Today, a bull rages through the China shop that is our collective hearts and minds. Kamen Rider Buffa stands alone against the wicked witch Beroba. Two cows enter, one cow leaves. Best moooooooove it to your seats if you wanna catch the action this week. Haha~! Ohhhhhh, I'm sorry.
Spoilers, I guess...
-Geats is bleached like he's the Man of the Beginning. Throw him in the wash with a red sock and he'll turn pink!
-Good morning, Tsumuri-neechan!
-The God of Creation.
-Chained to the game, like his mother before him.
-Yeah you're gettin' it now, Keiwa.
-The squad're all posing together <3333
-Well! We did it!
-...huh, the Gang Riders were still a thing? I think I legitimately forgot about them being in last episode.
-"BOOOOOOOOOOO! THIS GAME SUCKS!"
-Did Jitto just call them "vips"?
-"Whatever, I've got a better idea."
-This must be our Azu for the season.
-Kuromuri, I'll call her for now.
-Or as the transliteration may call her, "Kromer".
-Goddess of Destruction.
-"This will be the greatest fucking moment of reality TV of all time. The Desire Grand Prix's Bad End Game!"
-"Rise, my son. We must battle."
-Oh hey there, Daichi.
-Yeah, you did that.

####

REQUESTS
1. Repeat word for word the part of the episode recap starting at "-Geats is bleached" and ending at "God of Creation.".
2. Pick up the episode recap after its last line and keep it going.
The entries come from a separate source.

####

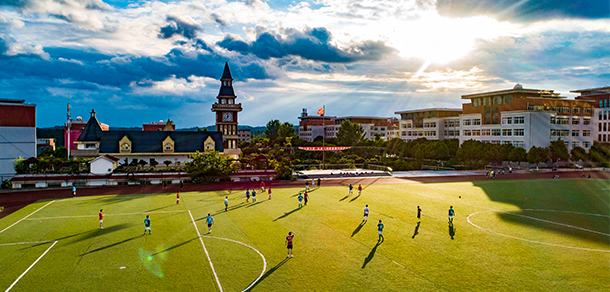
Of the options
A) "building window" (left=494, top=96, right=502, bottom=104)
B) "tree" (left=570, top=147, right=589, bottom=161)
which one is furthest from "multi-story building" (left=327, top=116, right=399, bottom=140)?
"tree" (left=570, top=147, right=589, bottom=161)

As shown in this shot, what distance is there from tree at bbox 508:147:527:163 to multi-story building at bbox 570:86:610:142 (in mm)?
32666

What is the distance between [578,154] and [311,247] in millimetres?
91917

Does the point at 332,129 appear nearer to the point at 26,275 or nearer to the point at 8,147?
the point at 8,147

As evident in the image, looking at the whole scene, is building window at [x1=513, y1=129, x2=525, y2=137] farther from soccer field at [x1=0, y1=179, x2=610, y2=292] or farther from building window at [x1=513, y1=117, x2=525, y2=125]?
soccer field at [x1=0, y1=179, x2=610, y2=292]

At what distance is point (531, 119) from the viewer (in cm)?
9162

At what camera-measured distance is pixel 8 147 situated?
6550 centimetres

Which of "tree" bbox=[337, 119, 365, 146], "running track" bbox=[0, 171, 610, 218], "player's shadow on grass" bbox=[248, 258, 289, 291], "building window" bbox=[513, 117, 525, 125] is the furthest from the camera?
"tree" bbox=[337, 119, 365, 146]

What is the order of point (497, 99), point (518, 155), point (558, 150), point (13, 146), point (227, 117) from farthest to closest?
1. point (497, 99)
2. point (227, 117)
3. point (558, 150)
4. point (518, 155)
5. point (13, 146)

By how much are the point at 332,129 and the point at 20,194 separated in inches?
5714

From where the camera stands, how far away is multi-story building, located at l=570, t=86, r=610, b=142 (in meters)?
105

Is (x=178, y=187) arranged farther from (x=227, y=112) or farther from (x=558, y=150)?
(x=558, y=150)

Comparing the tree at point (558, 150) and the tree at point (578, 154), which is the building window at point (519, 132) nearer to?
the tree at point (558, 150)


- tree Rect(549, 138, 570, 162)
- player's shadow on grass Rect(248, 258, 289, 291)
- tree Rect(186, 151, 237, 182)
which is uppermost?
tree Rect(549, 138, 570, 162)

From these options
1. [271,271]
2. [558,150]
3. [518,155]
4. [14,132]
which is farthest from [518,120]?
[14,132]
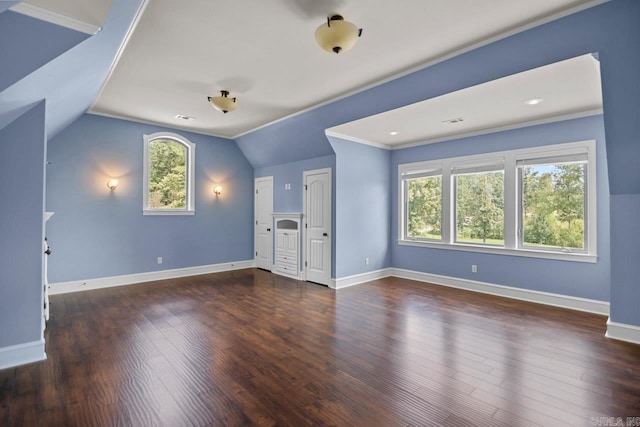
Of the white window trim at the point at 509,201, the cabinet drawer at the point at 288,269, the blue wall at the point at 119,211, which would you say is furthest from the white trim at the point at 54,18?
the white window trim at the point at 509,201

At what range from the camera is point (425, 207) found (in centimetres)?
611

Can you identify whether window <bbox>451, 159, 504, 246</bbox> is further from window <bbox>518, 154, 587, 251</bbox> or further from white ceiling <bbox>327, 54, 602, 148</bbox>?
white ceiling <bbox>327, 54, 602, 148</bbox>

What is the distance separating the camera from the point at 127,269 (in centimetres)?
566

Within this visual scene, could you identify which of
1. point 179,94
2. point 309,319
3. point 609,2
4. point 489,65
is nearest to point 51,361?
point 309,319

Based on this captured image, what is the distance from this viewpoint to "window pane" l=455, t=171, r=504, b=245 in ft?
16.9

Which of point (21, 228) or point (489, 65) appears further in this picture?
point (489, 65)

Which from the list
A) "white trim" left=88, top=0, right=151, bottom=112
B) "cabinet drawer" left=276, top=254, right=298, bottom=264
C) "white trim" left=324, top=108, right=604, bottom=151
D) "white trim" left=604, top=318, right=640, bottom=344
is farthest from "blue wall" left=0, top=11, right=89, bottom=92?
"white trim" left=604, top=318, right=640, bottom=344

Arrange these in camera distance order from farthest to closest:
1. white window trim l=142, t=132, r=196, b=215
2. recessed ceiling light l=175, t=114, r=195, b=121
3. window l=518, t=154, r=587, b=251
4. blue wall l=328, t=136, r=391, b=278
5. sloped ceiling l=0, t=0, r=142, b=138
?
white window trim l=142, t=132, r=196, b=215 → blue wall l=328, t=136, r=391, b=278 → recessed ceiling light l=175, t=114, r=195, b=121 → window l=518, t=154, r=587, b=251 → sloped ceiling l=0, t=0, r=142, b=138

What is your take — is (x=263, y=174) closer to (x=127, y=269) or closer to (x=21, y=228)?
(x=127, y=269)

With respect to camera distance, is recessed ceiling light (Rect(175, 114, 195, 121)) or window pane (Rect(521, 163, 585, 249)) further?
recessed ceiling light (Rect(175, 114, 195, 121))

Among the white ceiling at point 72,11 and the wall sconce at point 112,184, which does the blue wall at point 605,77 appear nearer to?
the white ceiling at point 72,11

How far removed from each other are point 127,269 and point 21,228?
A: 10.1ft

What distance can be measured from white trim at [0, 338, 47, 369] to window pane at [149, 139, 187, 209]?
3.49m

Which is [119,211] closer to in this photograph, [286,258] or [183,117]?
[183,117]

####

RESPONSES TO THE EXERCISE
1.
-Geats is bleached like he's the Man of the Beginning. Throw him in the wash with a red sock and he'll turn pink!
-Good morning, Tsumuri-neechan!
-The God of Creation.

2.
-"Man Daichi-kun, this was peak character writing right here~! I really liked how you made Keiwa-kun shit himself in anger by saying her memories amounted to nothing, that was sick."
-"Get lost! This is my tree!"
-Y'know I just realized that the people who watch the DGP don't really want anything substantial out of it. Niram-P wanted to make cool superhero stories out of real people, Archimedel wanted to make his children grow up big and strong, Daichi wanted to use, even the DGP executives have actual goals in mind (those obviously being profit and subjugation).
-Beroba, Kekera, everybody who ever sunk all their free time into this farce, they're all just doing it because they're bored. Is the future really that sad and miserable that banging hot alien chicks and curbing robot uprisings doesn't excite these yuppies?
-OH
-Daichi's dead!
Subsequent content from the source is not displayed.